→ SHORT TASK
Render the lines of the data from the one containing "this 1200×800 image." down to and including the one containing "rusty machinery part [538, 628, 978, 860]" as a JSON list of strings, one string per line, omitting blank lines.

-- START OF DATA RECORDS --

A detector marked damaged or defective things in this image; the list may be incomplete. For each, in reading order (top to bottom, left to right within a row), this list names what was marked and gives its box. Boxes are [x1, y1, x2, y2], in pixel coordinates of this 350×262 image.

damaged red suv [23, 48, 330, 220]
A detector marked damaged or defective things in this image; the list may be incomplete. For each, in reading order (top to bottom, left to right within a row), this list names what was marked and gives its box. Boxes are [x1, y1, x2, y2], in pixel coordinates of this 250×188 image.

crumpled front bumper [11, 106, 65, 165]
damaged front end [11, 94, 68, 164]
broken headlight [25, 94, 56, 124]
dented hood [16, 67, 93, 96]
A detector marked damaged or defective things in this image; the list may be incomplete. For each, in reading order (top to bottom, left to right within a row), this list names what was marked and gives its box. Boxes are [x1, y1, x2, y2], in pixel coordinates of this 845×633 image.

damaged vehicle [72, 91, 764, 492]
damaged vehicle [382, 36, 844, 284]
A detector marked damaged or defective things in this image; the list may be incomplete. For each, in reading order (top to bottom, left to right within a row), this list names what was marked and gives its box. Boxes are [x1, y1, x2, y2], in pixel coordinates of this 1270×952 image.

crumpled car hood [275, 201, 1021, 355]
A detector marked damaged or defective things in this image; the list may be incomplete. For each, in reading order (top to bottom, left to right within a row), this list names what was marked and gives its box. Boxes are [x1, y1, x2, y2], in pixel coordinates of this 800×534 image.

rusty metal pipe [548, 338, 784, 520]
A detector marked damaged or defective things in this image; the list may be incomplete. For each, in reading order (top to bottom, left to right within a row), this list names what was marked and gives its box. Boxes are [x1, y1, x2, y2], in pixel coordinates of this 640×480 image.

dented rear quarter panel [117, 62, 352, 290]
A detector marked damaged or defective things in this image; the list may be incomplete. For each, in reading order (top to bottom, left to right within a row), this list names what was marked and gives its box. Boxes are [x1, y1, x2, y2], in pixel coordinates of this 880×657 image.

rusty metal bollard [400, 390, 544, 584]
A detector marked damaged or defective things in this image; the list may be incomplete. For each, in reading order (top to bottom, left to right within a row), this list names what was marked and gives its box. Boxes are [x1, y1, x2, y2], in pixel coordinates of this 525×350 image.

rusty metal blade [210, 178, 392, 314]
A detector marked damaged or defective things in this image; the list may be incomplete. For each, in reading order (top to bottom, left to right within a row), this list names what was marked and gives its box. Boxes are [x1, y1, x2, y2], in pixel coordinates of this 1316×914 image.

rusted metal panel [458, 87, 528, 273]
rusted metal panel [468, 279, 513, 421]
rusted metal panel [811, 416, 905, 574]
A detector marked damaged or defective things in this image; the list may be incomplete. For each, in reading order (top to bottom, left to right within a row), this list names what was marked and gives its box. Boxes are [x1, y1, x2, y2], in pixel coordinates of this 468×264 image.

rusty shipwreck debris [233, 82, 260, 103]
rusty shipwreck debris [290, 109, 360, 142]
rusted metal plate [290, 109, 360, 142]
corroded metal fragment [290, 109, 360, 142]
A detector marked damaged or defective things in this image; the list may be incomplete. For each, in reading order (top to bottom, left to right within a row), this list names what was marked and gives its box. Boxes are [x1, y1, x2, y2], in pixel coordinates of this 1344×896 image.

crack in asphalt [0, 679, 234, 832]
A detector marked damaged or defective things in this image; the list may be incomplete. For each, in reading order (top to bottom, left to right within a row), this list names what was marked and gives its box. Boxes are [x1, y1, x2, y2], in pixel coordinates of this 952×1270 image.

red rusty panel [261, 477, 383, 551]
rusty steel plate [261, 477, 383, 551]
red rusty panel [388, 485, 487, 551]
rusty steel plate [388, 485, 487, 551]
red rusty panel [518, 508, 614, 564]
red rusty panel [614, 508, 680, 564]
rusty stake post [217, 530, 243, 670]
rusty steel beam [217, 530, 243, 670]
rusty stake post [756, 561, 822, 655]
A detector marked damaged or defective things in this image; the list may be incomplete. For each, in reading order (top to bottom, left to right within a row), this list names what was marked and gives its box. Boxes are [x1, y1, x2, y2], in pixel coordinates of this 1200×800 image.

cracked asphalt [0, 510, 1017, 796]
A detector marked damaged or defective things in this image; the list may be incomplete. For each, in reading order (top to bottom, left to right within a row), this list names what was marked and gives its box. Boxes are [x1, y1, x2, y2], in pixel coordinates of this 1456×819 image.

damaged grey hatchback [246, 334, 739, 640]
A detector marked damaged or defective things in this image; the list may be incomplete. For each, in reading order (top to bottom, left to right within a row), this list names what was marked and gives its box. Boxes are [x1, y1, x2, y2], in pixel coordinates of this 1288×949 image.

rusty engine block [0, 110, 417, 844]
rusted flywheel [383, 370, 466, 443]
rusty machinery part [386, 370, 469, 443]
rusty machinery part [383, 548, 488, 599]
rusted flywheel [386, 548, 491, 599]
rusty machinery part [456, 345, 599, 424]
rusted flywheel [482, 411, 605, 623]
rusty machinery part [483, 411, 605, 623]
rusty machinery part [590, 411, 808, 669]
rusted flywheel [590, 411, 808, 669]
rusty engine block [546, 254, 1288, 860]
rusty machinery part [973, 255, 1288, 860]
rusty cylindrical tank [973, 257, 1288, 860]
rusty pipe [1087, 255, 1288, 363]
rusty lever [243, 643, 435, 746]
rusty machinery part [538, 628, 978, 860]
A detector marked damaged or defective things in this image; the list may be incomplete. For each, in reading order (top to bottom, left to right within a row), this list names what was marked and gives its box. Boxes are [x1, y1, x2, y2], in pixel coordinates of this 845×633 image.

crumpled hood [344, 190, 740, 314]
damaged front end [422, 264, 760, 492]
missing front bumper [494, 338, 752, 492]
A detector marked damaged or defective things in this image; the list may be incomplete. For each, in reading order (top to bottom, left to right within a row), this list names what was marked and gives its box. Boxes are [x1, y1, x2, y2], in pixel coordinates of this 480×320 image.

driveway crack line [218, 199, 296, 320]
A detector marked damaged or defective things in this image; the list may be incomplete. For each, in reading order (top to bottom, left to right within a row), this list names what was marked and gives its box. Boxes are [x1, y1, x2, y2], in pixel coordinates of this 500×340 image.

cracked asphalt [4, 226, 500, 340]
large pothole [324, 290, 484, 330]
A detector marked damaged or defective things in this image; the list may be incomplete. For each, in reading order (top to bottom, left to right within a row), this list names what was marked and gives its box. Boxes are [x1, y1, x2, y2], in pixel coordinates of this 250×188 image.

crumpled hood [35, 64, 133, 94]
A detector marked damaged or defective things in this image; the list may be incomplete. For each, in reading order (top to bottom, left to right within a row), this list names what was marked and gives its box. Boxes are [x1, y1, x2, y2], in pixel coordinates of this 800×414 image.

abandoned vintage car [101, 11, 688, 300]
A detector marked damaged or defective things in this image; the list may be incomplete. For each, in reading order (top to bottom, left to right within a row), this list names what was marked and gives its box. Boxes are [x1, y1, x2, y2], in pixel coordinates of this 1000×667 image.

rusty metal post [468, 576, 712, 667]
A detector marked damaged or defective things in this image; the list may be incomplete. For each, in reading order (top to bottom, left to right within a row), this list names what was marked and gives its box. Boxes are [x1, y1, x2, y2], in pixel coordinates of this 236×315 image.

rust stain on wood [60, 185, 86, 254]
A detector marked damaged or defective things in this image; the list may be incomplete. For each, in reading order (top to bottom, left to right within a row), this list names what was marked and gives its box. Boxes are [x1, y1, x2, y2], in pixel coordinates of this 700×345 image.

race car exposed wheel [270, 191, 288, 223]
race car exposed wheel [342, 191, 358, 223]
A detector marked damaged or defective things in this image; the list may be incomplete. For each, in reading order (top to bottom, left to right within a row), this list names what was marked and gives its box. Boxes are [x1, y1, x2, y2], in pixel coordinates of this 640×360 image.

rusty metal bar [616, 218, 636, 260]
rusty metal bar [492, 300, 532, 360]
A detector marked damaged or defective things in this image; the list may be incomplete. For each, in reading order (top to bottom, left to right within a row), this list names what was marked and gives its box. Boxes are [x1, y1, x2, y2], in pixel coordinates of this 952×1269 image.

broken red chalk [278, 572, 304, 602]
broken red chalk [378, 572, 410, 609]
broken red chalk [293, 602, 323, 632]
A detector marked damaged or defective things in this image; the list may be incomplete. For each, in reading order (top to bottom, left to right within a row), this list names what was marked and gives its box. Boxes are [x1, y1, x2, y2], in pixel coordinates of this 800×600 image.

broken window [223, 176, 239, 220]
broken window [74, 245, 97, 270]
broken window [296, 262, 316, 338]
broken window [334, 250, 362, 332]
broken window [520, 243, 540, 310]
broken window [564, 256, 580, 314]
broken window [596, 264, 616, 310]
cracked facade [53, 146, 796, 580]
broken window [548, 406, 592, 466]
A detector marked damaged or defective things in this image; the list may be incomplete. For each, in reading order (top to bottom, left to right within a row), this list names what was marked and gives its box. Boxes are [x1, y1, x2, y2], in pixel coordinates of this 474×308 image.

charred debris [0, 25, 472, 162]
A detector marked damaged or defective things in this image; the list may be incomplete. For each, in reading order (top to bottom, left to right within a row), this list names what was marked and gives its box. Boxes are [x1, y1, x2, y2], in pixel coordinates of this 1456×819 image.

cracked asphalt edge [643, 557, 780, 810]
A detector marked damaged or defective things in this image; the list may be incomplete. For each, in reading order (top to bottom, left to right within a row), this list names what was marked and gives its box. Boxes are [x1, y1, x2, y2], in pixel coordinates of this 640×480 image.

-- END OF DATA RECORDS --

→ SOLUTION TO THE PROBLEM
[
  "A detector marked damaged or defective things in this image; the list may be incomplete. For each, in reading order (top to bottom, left to right within a row), this list names what was marked and gives its box. Boxes are [x1, y1, x2, y2], in pixel coordinates of this 1200×800 image.",
  "cracked asphalt [0, 510, 1017, 796]",
  "A detector marked damaged or defective things in this image; the list may be incomplete. For each, in reading order (top to bottom, left to right within a row), this list names what was marked and gives its box. Boxes are [x1, y1, x2, y2], in pixel coordinates of this 1456×819 image.",
  "damaged grey hatchback [246, 334, 739, 640]",
  "A detector marked damaged or defective things in this image; the list may be incomplete. For each, in reading order (top to bottom, left to right within a row), this list names what was marked and gives its box. Boxes are [x1, y1, x2, y2], in pixel coordinates of this 1288×949 image.",
  "rusty engine block [0, 110, 417, 844]",
  "rusted flywheel [383, 370, 466, 443]",
  "rusty machinery part [386, 370, 469, 443]",
  "rusty machinery part [383, 548, 488, 599]",
  "rusted flywheel [386, 548, 491, 599]",
  "rusty machinery part [456, 345, 599, 424]",
  "rusted flywheel [482, 411, 605, 623]",
  "rusty machinery part [483, 411, 605, 623]",
  "rusty machinery part [590, 411, 808, 669]",
  "rusted flywheel [590, 411, 808, 669]",
  "rusty engine block [546, 254, 1288, 860]",
  "rusty machinery part [973, 255, 1288, 860]",
  "rusty cylindrical tank [973, 257, 1288, 860]",
  "rusty pipe [1087, 255, 1288, 363]",
  "rusty lever [243, 643, 435, 746]",
  "rusty machinery part [538, 628, 978, 860]"
]